Hypothetically, if an operator drills wells 2,500 feet apart, the subsequent wells are going to make 100% of what the original well did, he said. If the operator starts drilling wells closer together, like 1,000 feet apart, then the subsequent wells are going to make 80% of what the original well did. Then as the wells are drilled closer together, they’re going to make subsequently less, Gray said.

“Once you get less than 500 feet apart, you really start to see a lot of communication, and so your ultimate recovery is going to be less. But that’s OK with me because if I drill them 2,500 feet apart and they only make a million barrels, that’s great. But I’m leaving a resource in the ground that’s not being developed,” Gray continued.” So what I’m going to figure out is the optimum spacing where there’s some communication so I know I’m not leaving anything behind.”

Furthermore, in another example, Gray said if an operator drills four wells across a section that is going to make 900 thousand barrels of oil equivalent (Mboe), the operator is only going to recover 2% of the oil in place. If the operator sets five wells at 3 million barrels (MMbbl) across a section, the operator is going to get something like 2.5% of the oil in place. If an operator goes from five wells to 15 wells across a section, the operator won’t go from 3 MMbbl to 9 MMbbl; instead, the operator will go from 3 MMbbl to perhaps 7 MMbbl “because each subsequent well means you’re going to get a little less per well,” he said.

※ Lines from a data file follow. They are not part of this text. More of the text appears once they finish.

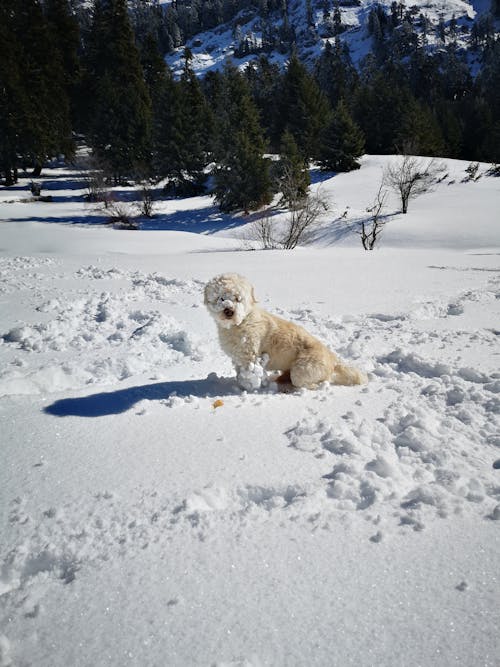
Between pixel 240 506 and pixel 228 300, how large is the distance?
1.83 meters

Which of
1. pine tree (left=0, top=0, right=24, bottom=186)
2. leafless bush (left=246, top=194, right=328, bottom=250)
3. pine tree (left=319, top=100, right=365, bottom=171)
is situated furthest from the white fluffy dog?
pine tree (left=0, top=0, right=24, bottom=186)

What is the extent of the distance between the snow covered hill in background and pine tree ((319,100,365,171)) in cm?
9494

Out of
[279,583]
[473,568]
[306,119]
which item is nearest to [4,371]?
[279,583]

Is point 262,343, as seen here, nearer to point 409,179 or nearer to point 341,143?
point 409,179

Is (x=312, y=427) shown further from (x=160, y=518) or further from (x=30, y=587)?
(x=30, y=587)

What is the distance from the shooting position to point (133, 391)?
346cm

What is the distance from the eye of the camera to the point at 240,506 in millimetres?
1972

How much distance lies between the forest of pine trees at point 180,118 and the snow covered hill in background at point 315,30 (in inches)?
2940

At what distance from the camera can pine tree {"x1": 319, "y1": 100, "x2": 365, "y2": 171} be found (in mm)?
32875

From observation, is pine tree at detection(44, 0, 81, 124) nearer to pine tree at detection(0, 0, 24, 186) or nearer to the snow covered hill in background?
pine tree at detection(0, 0, 24, 186)

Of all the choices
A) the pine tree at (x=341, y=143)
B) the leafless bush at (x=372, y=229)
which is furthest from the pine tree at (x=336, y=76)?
the leafless bush at (x=372, y=229)

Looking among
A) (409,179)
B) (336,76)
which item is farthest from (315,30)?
(409,179)

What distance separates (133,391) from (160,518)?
5.79 ft

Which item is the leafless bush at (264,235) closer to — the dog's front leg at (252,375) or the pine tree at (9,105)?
the dog's front leg at (252,375)
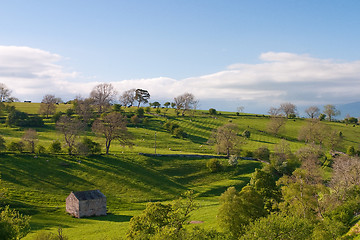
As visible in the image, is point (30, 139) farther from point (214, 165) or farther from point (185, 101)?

“But at the end of the day, we’re still arguing about less than 10% of the oil in place, so I think with changes in technology and completion design, maybe that whole equation changes,” Gray continued. “I’d love if I could tell you guys I’m drilling million-barrel wells, but my guess is when we all go to full-scale development, million-barrel wells are going to be rare. That’s OK with me because I’d rather drill more 800,000-barrel wells than a few million-barrel wells.”

RSP is focused on spacing wells to maximize net present value, not production per well, and the EUR of its wells will be a function of that spacing, Gray concluded.